It’s a problem that Rockville Centre Police Commissioner Charles Gennario says the village won’t have.

According to George Maragos, the county comptroller, the NCPD overspent on overtime by more than $96 million over five years, and doesn’t keep accurate measures of the overtime hours worked.

Gennario explained the village police department’s overtime practices to the Herald in detail, and said that he goes to great lengths to make sure every extra hour that officers work is documented.

“There’s no way a person can fudge their own overtime or get overtime we don’t know about,” Gennario said.

When an officer works overtime, they first have to get that overtime approved by a supervising officer, Gennario said. Then, when they return to headquarters, they have to fill out an overtime card, which details how much overtime was worked, why and who approved it. Each morning, the executive officer gets all the cards from the previous day, reviews them, and gives them final approval. If there are any inconstancies, he finds out why.

Gennario explained that there are different types of overtime his officers work. The most common is operational overtime, which is when an officer is working their post longer. They might make an arrest toward the end of their shift and have to take time to fill out paperwork, or get called to the scene of an accident and have to stay later.

There is also sick replacement overtime, when an officer covers a shift for another who’s sick; court overtime, for officers that have to appear in court; and injury overtime, for officers who have to cover for others who are out because of an injury.

Sometimes, Gennario said, officers will work grant overtime. That might be something like doing seatbelt enforcement checks for the state. The department is reimbursed for that cost.

The RVCPD makes it schedules a year at a time, Gennario said. So in January, officers know all the shifts they will be working for the year, and when their vacations are scheduled. Still, sometimes officers call in sick or need to take a day off outside their scheduled times.

And the department has lots of oversight on its overtime. Gennario said he sends monthly reports to village officials about how much overtime was used and where every dollar went. “So there’s no shenanigans,” he said.

Gennario said he has worked hard in recent years to keep overtime costs down. The general rule, he said, is to budget about 10 to 12 percent of the department’s payroll as overtime.

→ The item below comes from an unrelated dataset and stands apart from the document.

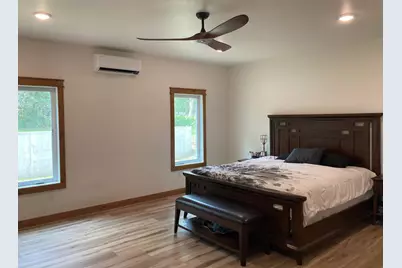 51509 County Hwy 9, Pelican Rapids, MN 56572 - Photo 15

“If you can maintain that, you’re doing good,” he said. “Because you can’t eliminate overtime. People are going to call in sick, arrests are going to occur and people have to go to court.”

Last year, Gennario said he came in under-budget on overtime. And he expects to do the same this year. He estimated that the department has spent about $788,000 on overtime with two months left in the fiscal year. At the end of the fiscal year, Gennario said, he expects to have saved the village about $300,000. That money goes back into the general fund and helps reduce tax rates for the next year.

Helping to reduce overtime was the fact that the police department is now fully staffed. For more than a year, the department was operating with two fewer officers than were needed. But those officers were hired, and that helps keep costs down.

“It’s definitely more cost effective to have better staffing, for a multitude of reasons,” Gennario said. “If the cops get too much overtime, they get burnt out. If they can’t get a day off, they call in sick, and that costs me more overtime because I have to replace that guy.”